First, in the step of FIG. 2A, a sapphire substrate 1 having a diameter of 2 inches and a thickness of 400 μm and whose upper surface is oriented in the (0001) direction is provided. Then, the sapphire substrate 1 is carried into a metal-organic chemical vapor deposition (hereinafter referred to as “MOCVD”) reactor, in which it is heated to a temperature of about 1100° C. in a hydrogen atmosphere and held at that temperature for 10 minutes so as to clean the surface of the sapphire substrate 1. Then, the substrate temperature is decreased to about 550° C., and ammonium and trimethylgallium are introduced into the reactor so as to form a GaN buffer layer (not shown) having a thickness of about 200 Å on the sapphire substrate 1. Then, the supply of trimethylgallium is once stopped, and the substrate temperature is increased to about 1050° C. in the hydrogen/ammonium mixed atmosphere, after which the trimethylgallium supply is resumed so as to form a GaN layer 2 having a thickness of 10 μm on the sapphire substrate 1.
Then, in the step of FIG. 2B, the obtained substrate is taken out of the reactor, and a pulse laser beam of a YAG tertiary harmonic wave (wavelength: 355 nm) is illuminated from the lower surface of the sapphire substrate 1 onto the lower surface of the GaN layer 2 via the sapphire substrate 1 so that the entirety of the lower surface of the GaN layer 2 is scanned, with the substrate being heated to about 600° C. on a heating stage. Note that an arrow in FIG. 2B represents the laser beam. While the sapphire substrate 1 transmits the laser beam having a wavelength of 355 nm therethrough, the GaN layer 2 strongly absorbs the laser beam. Thus, the portion of the GaN layer 2 that is irradiated with the laser beam is heated by absorbing light so as to be decomposed into a metal (Ga) and a nitrogen gas. Eventually, the lower portion of the GaN layer 2 is decomposed.
Then, in the step of FIG. 2C, the sapphire substrate 1 and the GaN layer 2 are separated from each other so as to obtain an independent GaN substrate 4a. 
However, with the conventional method described above, the GaN substrate 4a separated from the sapphire substrate 1 is substantially warped so as to protrude away from the sapphire substrate 1. When an SiC substrate is used, instead of the sapphire substrate 1, the GaN substrate 4a is substantially warped so as to protrude toward the SiC substrate.

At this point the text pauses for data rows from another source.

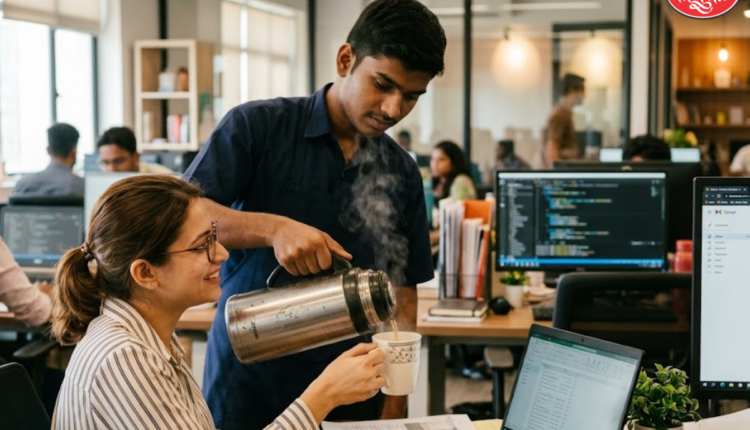 bhushan pradhan latest engagement instagram post news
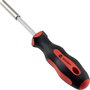 TOOLCRAFT Műhely Bit tartó 1/4 (6,3 mm) 100 mm 2. bélyegkép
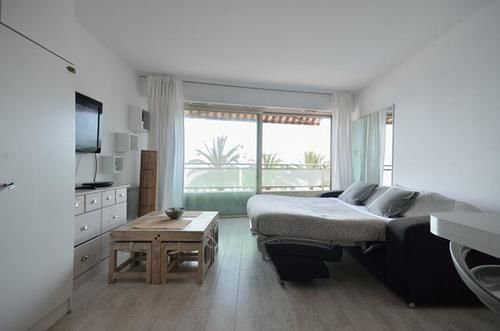Le Panoramer Sea View Cannes Kültér fotó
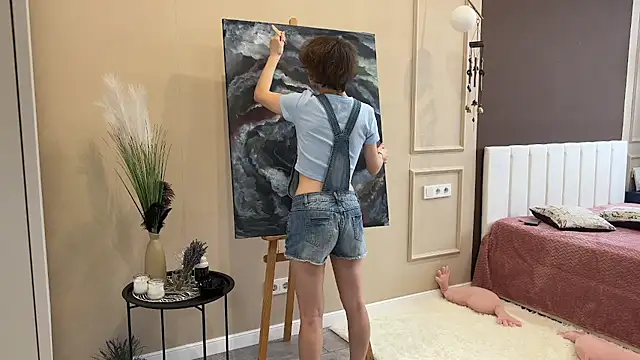 daniellia  online show from November 2025 12:16:02 PM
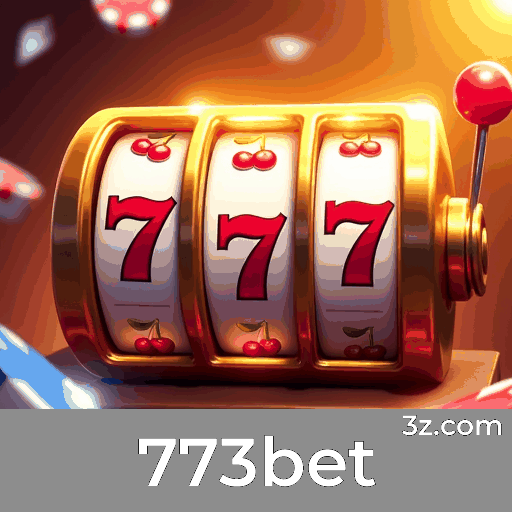773bet: Cassino Premiado e Pagamentos Rápidos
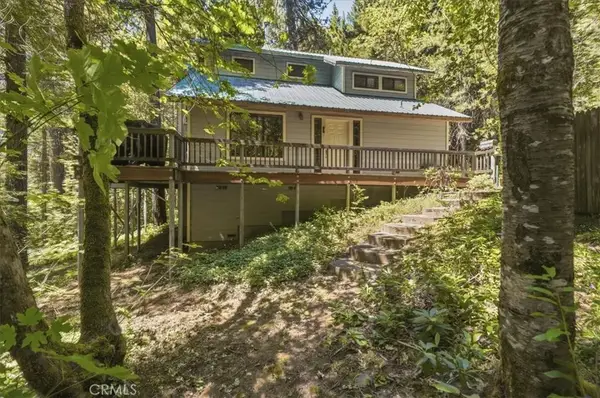 20929 Fall Creek Rd, Castella, CA 96017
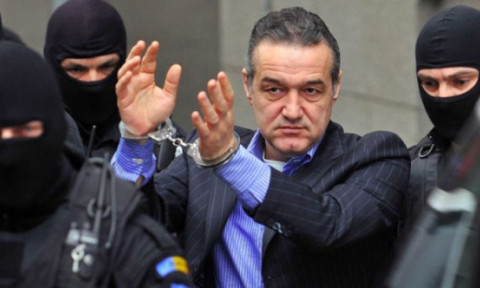 De nicăieri, Gigi Becali a lansat atacul: ”Mi-aș dori un Băsescu președinte. El are toată vina pentru ce s-a întâmplat”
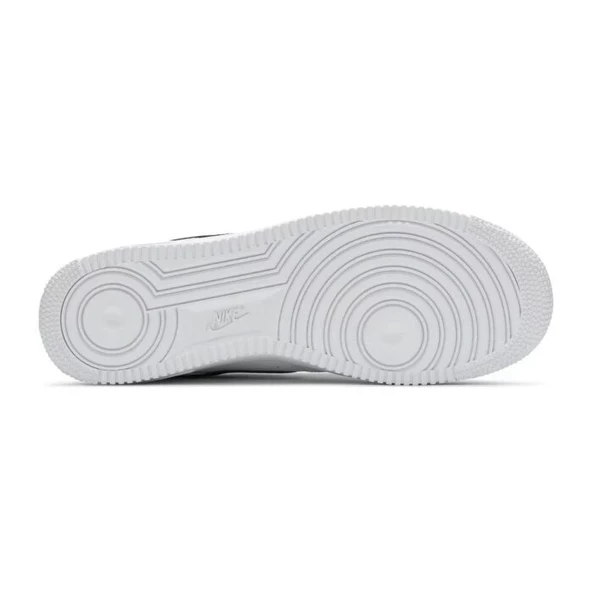 Nike Air Force 1 07 White Black - 5
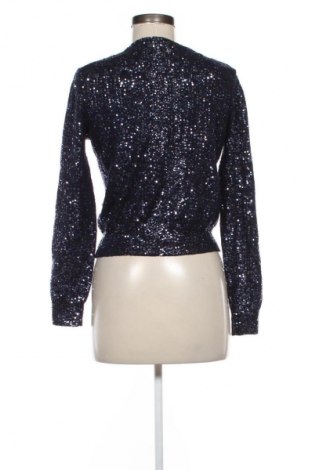 Дамска жилетка Unbranded, Размер S, Цвят Син, Цена 8,18 €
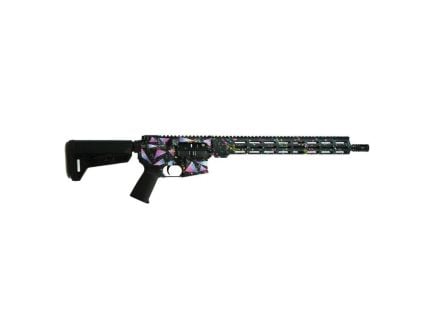 Shark Coast Tactical Retro Miami 5.56x45mm 16", Black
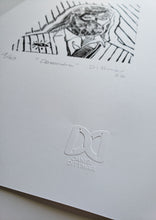 Load image into Gallery viewer, Devendra - Daniel Dittmar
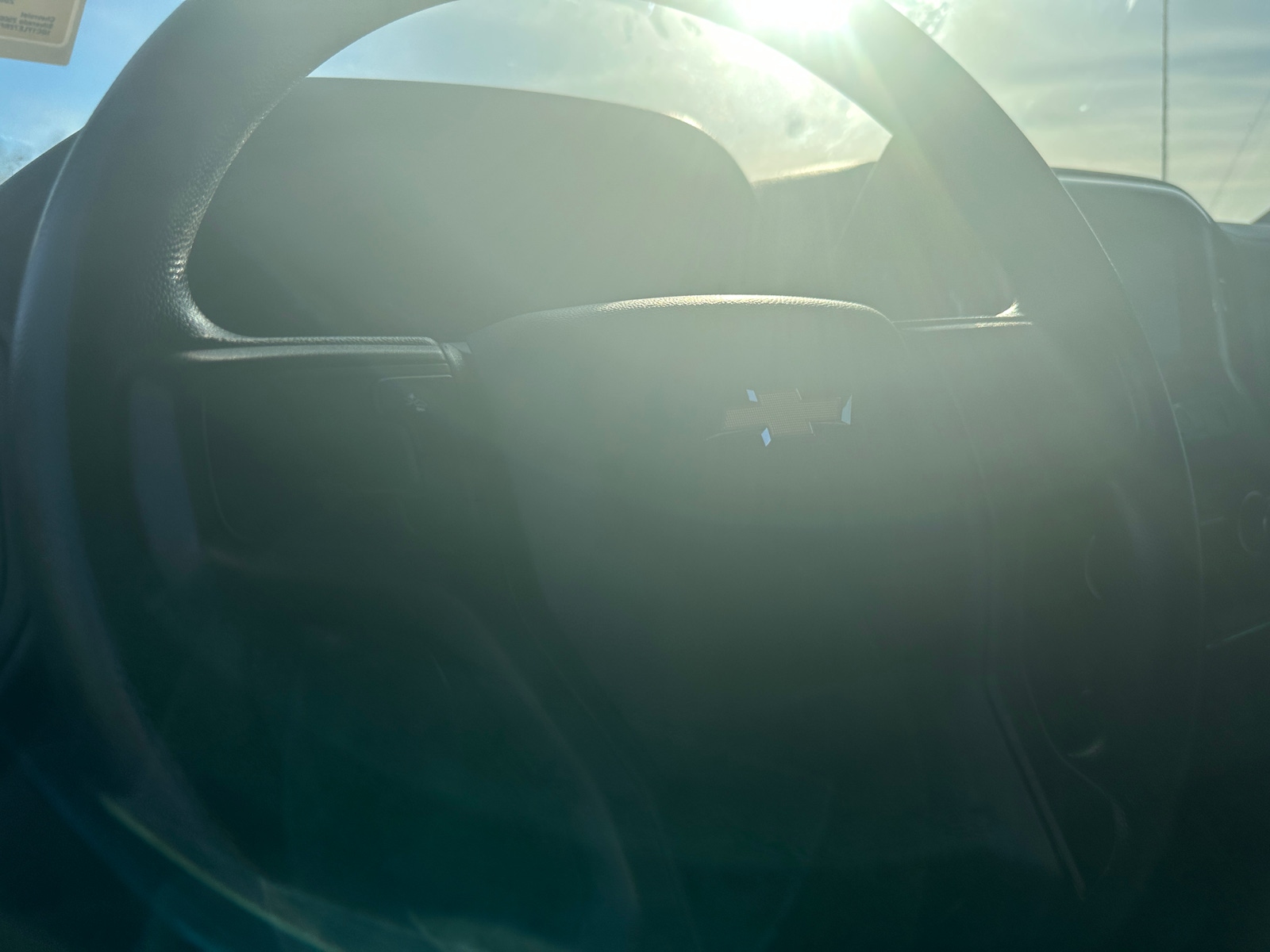 Thumbnail: 2024 Chevrolet Silverado 2500 - 5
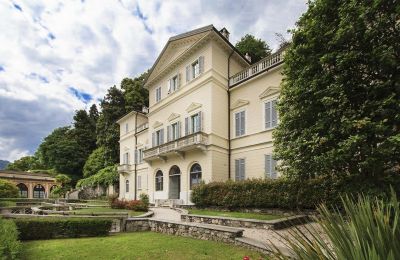 Appartement in een historisch pand Orta San Giulio, Piemonte
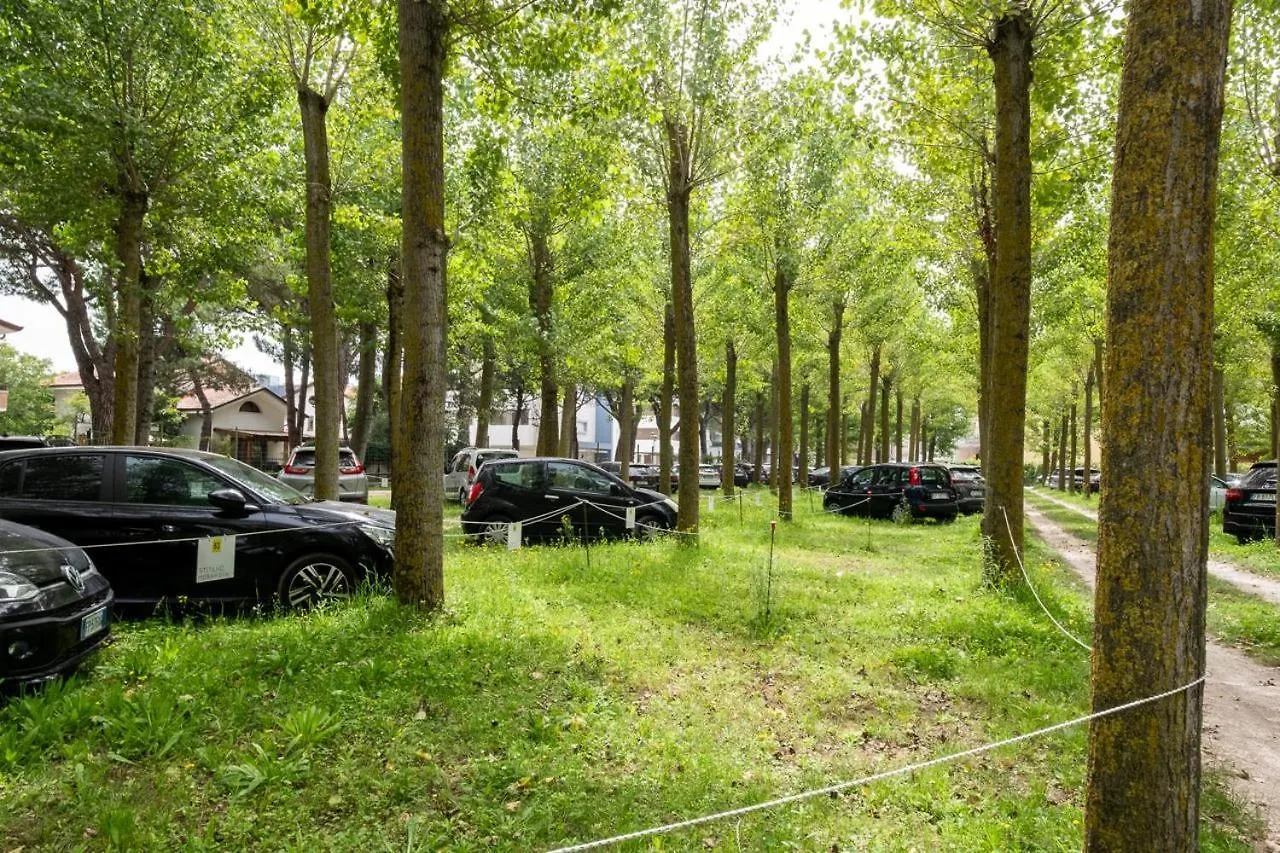 Appartamento Lido di Dante 87 Lido di Jesolo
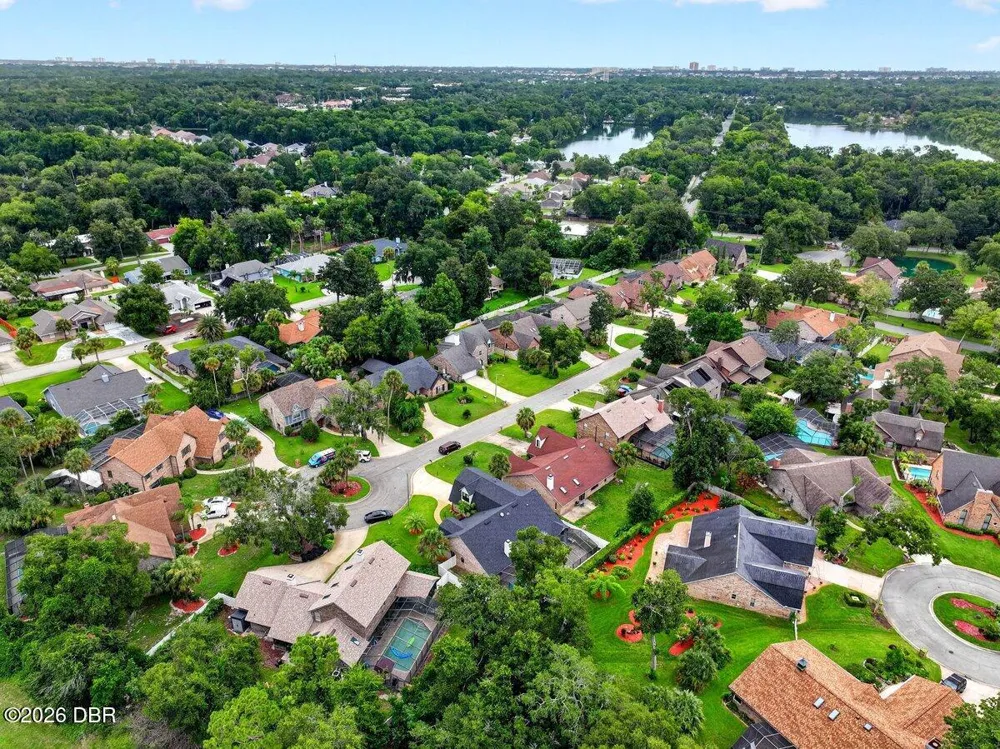 3 Fox Hollow Drive Ormond Beach, FL 32174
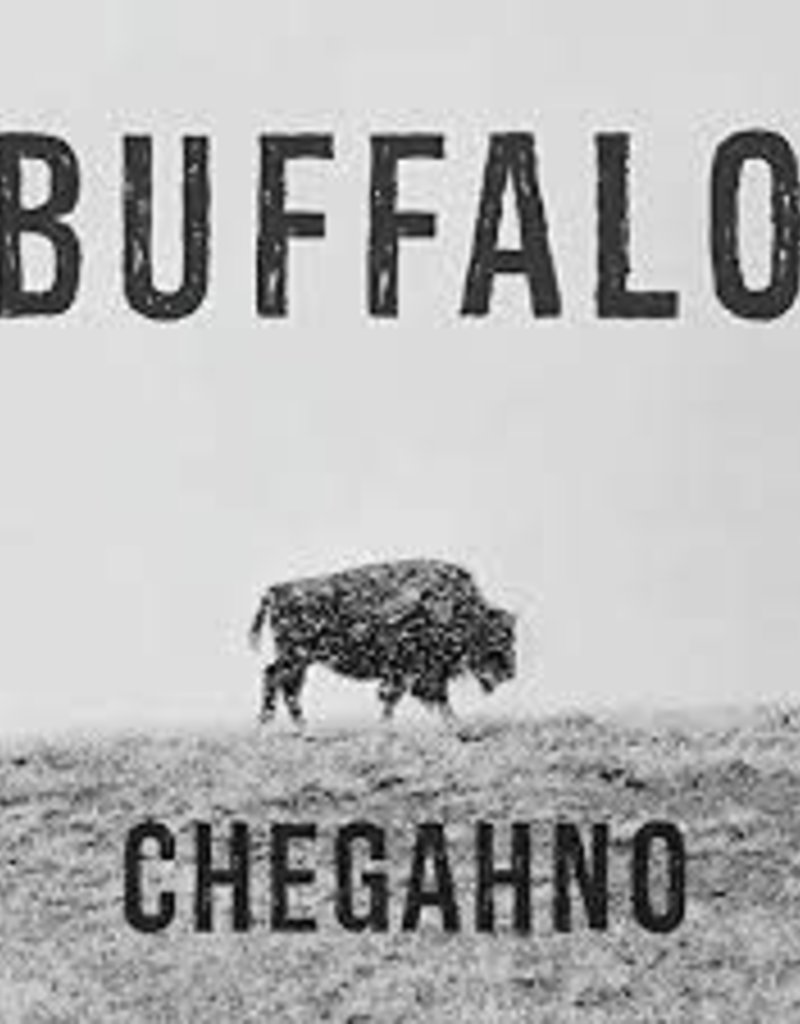 (LP) Chegahno - Buffalo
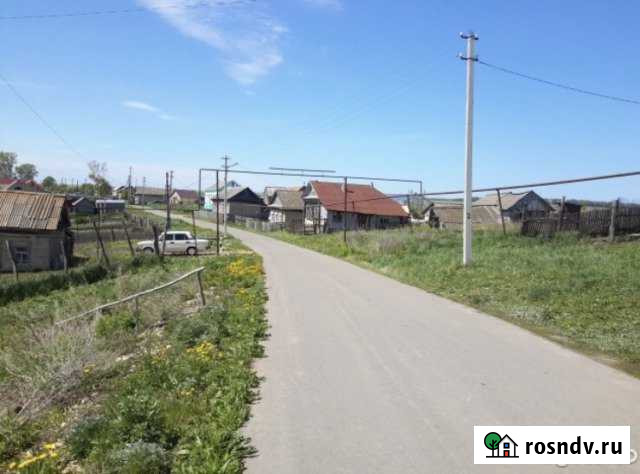 Дом 20 м² на участке 7.5 сот. на продажу в Кочкурово Кочкурово - изображение 1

In any case, where an independent group III nitride semiconductor substrate is obtained by forming a group III nitride semiconductor film on a heterogeneous substrate such as a sapphire substrate or an SiC substrate and then separating the group III nitride semiconductor film from the heterogeneous substrate, the group III nitride semiconductor substrate is deformed.
Deformation of the group III nitride semiconductor substrate makes it difficult to handle or process the independent group III nitride semiconductor substrate. Moreover, in a case where the independent group III nitride semiconductor substrate is used as a substrate on which another group III nitride semiconductor layer is deposited, if a group III nitride semiconductor substrate that is deformed as described above is used, it will be difficult to uniformly heat the entirety of the group III nitride semiconductor substrate in the reactor, and to uniformly grow a crystal.
Moreover, since a group III nitride semiconductor substrate inherently has a force of deforming itself as described above, a group III nitride semiconductor substrate is likely to be cracked during the step of illuminating a pulse laser beam, and it is difficult to obtain a large-area, independent group III nitride semiconductor substrate.